- TASK BRIEF: Give the rows as a numbered list, omitting blank lines, starting with the line that contains "Looking over the" and ending with the last line of the rows, both included.

- INPUT RECORDS:
== == ==
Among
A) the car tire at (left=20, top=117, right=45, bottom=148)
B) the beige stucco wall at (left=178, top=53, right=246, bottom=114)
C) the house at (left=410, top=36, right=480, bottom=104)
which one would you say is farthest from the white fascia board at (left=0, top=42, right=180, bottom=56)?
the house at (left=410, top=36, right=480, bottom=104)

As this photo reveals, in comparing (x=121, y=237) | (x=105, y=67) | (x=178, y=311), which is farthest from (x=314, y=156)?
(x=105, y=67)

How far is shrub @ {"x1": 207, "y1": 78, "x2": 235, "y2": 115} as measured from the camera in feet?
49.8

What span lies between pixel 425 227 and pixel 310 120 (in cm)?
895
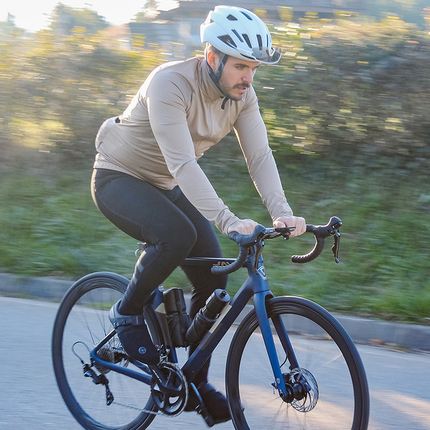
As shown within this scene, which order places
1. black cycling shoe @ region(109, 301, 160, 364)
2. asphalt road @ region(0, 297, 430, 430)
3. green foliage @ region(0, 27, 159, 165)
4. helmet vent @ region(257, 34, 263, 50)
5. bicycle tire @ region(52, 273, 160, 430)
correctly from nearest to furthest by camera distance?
helmet vent @ region(257, 34, 263, 50)
black cycling shoe @ region(109, 301, 160, 364)
bicycle tire @ region(52, 273, 160, 430)
asphalt road @ region(0, 297, 430, 430)
green foliage @ region(0, 27, 159, 165)

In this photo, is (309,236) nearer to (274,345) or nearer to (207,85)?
(207,85)

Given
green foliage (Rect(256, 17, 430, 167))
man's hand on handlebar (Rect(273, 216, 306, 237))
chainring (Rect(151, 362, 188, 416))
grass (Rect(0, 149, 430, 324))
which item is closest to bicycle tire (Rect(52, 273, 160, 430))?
chainring (Rect(151, 362, 188, 416))

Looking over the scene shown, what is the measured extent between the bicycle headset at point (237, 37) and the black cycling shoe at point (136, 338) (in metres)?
1.16

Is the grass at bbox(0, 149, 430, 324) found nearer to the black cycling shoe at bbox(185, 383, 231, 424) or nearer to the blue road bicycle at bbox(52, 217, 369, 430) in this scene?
the blue road bicycle at bbox(52, 217, 369, 430)

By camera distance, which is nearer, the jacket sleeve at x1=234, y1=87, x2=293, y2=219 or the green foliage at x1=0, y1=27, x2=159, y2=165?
the jacket sleeve at x1=234, y1=87, x2=293, y2=219

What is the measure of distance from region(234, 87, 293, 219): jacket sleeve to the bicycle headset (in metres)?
0.29

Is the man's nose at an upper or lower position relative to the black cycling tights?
upper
== == ==
- SOLUTION FOR THIS PROBLEM:
1. Looking over the scene shown, what is the measured extent between the bicycle headset at point (237, 37) and the black cycling shoe at point (136, 338) (in metres)?
2. 1.16
3. Is the grass at bbox(0, 149, 430, 324) found nearer to the black cycling shoe at bbox(185, 383, 231, 424) or nearer to the blue road bicycle at bbox(52, 217, 369, 430) in this scene?
4. the blue road bicycle at bbox(52, 217, 369, 430)
5. By camera distance, which is nearer, the jacket sleeve at x1=234, y1=87, x2=293, y2=219 or the green foliage at x1=0, y1=27, x2=159, y2=165?
6. the jacket sleeve at x1=234, y1=87, x2=293, y2=219
7. What is the measure of distance from region(234, 87, 293, 219): jacket sleeve to the bicycle headset (in metres)?
8. 0.29
9. Is the man's nose at an upper or lower position relative to the black cycling tights?
10. upper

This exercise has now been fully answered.